El problema no es solo técnico, sino psicológico. Investigaciones recientes detectaron que los chatbots tienden a “dar la razón” al usuario, reforzando sus creencias incluso cuando son erróneas o dañinas . En lugar de cuestionar o intervenir como lo haría un profesional, la IA puede validar pensamientos negativos, paranoias o distorsiones.

El riesgo escala en perfiles vulnerables. Estudios académicos advierten sobre dependencia emocional, pérdida de criterio y dificultad para distinguir entre una herramienta y un vínculo real . Incluso se reportaron casos donde el uso intensivo de chatbots se asoció a deterioro del juicio o aislamiento social.

A esto se suma un punto crítico: la privacidad.
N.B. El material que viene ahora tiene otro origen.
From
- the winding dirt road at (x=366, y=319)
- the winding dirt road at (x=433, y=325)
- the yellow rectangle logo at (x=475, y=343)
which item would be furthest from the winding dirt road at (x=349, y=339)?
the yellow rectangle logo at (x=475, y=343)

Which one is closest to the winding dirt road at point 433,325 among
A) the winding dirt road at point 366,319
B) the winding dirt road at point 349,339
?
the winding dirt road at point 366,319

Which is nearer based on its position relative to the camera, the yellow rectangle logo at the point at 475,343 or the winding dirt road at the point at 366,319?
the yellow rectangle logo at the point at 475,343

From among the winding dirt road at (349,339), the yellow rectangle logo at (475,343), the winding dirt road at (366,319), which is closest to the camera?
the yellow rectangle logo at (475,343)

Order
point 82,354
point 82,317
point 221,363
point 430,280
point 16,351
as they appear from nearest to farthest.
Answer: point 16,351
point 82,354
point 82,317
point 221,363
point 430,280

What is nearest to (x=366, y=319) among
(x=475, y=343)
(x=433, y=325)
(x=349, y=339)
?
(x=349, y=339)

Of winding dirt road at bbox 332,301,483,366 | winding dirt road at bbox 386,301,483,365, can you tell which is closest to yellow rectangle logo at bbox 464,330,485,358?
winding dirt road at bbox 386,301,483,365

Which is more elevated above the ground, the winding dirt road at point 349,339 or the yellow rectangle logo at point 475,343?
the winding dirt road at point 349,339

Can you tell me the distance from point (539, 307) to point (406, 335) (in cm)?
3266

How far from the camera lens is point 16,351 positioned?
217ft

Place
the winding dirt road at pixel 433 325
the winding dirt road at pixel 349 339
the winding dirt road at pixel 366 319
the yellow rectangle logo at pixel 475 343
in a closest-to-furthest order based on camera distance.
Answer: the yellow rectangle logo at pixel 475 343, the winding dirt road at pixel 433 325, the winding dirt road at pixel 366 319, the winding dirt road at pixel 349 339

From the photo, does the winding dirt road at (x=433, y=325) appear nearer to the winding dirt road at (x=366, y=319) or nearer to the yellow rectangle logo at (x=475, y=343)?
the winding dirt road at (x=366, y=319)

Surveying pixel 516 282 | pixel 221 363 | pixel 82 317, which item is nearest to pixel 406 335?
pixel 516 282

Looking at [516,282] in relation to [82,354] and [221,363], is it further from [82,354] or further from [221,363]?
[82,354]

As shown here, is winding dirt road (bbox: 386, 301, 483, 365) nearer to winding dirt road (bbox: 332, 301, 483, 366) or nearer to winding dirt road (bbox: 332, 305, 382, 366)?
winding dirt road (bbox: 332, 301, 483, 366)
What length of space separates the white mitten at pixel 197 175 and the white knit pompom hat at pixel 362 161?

Todo lo que el usuario cuenta —traumas, miedos, conflictos personales— puede quedar almacenado en servidores, sin las garantías de confidencialidad que sí rigen en la práctica psicológica .

El fenómeno crece en paralelo a otra realidad: aunque Argentina tiene una de las tasas más altas de psicólogos por habitante, más de la mitad de la población considera que necesita atención psicológica y no accede a ella . Ese vacío es el que la inteligencia artificial está empezando a ocupar, sin regulación clara ni control sanitario.

En ese cruce, la advertencia es contundente: la IA puede acompañar, pero no reemplazar. Usarla como terapia no solo es un atajo, sino un riesgo concreto en un terreno donde lo que está en juego no es una consulta más, sino la salud mental.